The challenges of conducting caregiver research in such resource-limited settings are great, and we genuinely appreciate Priya et al.’s important contribution to this understudied population. The successful recruitment and comprehensive assessment of 66 caregivers represent valuable foundational work. Future studies might strengthen the evidence base by including: (1) control groups of caregivers of typically developing children, ideally matched on key socioeconomic indicators; (2) comprehensive measurement and statistical control of socioeconomic factors; (3) assessment of child behavioral problems, disability severity, and functional independence using validated instruments; and (4) multivariate analyses to identify independent predictors of caregiver outcomes and explore potential interaction effects.
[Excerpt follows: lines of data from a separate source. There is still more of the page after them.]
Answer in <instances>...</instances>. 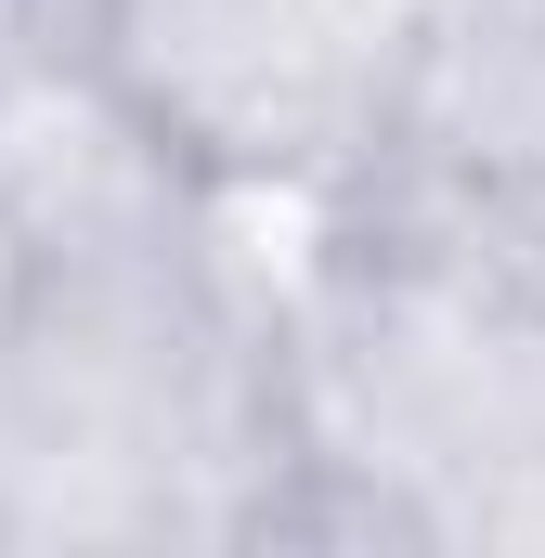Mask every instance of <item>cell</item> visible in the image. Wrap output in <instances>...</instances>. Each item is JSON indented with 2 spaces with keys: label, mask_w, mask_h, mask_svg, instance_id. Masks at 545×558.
Segmentation results:
<instances>
[{
  "label": "cell",
  "mask_w": 545,
  "mask_h": 558,
  "mask_svg": "<svg viewBox=\"0 0 545 558\" xmlns=\"http://www.w3.org/2000/svg\"><path fill=\"white\" fill-rule=\"evenodd\" d=\"M52 52H78V0H0V105H13Z\"/></svg>",
  "instance_id": "cell-2"
},
{
  "label": "cell",
  "mask_w": 545,
  "mask_h": 558,
  "mask_svg": "<svg viewBox=\"0 0 545 558\" xmlns=\"http://www.w3.org/2000/svg\"><path fill=\"white\" fill-rule=\"evenodd\" d=\"M0 221L26 274H195L208 169L131 105L105 52H52L0 105Z\"/></svg>",
  "instance_id": "cell-1"
},
{
  "label": "cell",
  "mask_w": 545,
  "mask_h": 558,
  "mask_svg": "<svg viewBox=\"0 0 545 558\" xmlns=\"http://www.w3.org/2000/svg\"><path fill=\"white\" fill-rule=\"evenodd\" d=\"M26 286H39V274H26V247H13V221H0V338H13V312H26Z\"/></svg>",
  "instance_id": "cell-3"
}]
</instances>
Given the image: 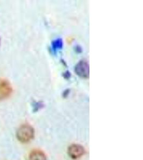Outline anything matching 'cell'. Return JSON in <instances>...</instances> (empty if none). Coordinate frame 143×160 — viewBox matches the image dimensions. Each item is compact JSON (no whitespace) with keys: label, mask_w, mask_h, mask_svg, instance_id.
<instances>
[{"label":"cell","mask_w":143,"mask_h":160,"mask_svg":"<svg viewBox=\"0 0 143 160\" xmlns=\"http://www.w3.org/2000/svg\"><path fill=\"white\" fill-rule=\"evenodd\" d=\"M75 71L78 76L87 78L89 74V68L87 62L84 60L79 62L76 66Z\"/></svg>","instance_id":"obj_4"},{"label":"cell","mask_w":143,"mask_h":160,"mask_svg":"<svg viewBox=\"0 0 143 160\" xmlns=\"http://www.w3.org/2000/svg\"><path fill=\"white\" fill-rule=\"evenodd\" d=\"M69 155L73 159H77L84 154L85 149L82 146L78 144H73L68 148Z\"/></svg>","instance_id":"obj_3"},{"label":"cell","mask_w":143,"mask_h":160,"mask_svg":"<svg viewBox=\"0 0 143 160\" xmlns=\"http://www.w3.org/2000/svg\"><path fill=\"white\" fill-rule=\"evenodd\" d=\"M13 92V87L10 82L6 78H0V100L8 98Z\"/></svg>","instance_id":"obj_2"},{"label":"cell","mask_w":143,"mask_h":160,"mask_svg":"<svg viewBox=\"0 0 143 160\" xmlns=\"http://www.w3.org/2000/svg\"><path fill=\"white\" fill-rule=\"evenodd\" d=\"M29 160H47L46 155L40 150H34L29 154Z\"/></svg>","instance_id":"obj_5"},{"label":"cell","mask_w":143,"mask_h":160,"mask_svg":"<svg viewBox=\"0 0 143 160\" xmlns=\"http://www.w3.org/2000/svg\"><path fill=\"white\" fill-rule=\"evenodd\" d=\"M62 48V40L61 39H57L53 42L52 50L54 51H56L57 50H60Z\"/></svg>","instance_id":"obj_6"},{"label":"cell","mask_w":143,"mask_h":160,"mask_svg":"<svg viewBox=\"0 0 143 160\" xmlns=\"http://www.w3.org/2000/svg\"><path fill=\"white\" fill-rule=\"evenodd\" d=\"M34 130L32 126L29 124H23L20 126L17 131V138L23 143H26L34 137Z\"/></svg>","instance_id":"obj_1"}]
</instances>
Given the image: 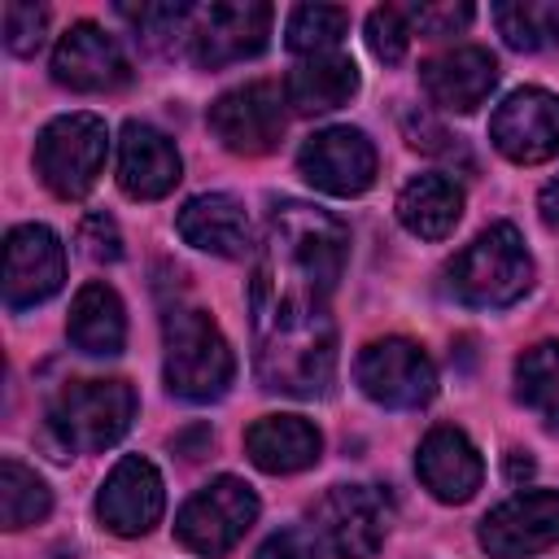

These enhancements would help establish whether caregiving for special needs children imposes mental health burdens beyond socioeconomic disadvantage alone, and under what circumstances, and identify which families might benefit most from support services. This study has made a significant contribution by initiating an important conversation about caregiver mental health in Indian special education contexts and demonstrated the feasibility of comprehensive assessment in this population. Building on this foundation with continued methodological development will help the collective understanding and ultimately improve support for families caring for children with special needs.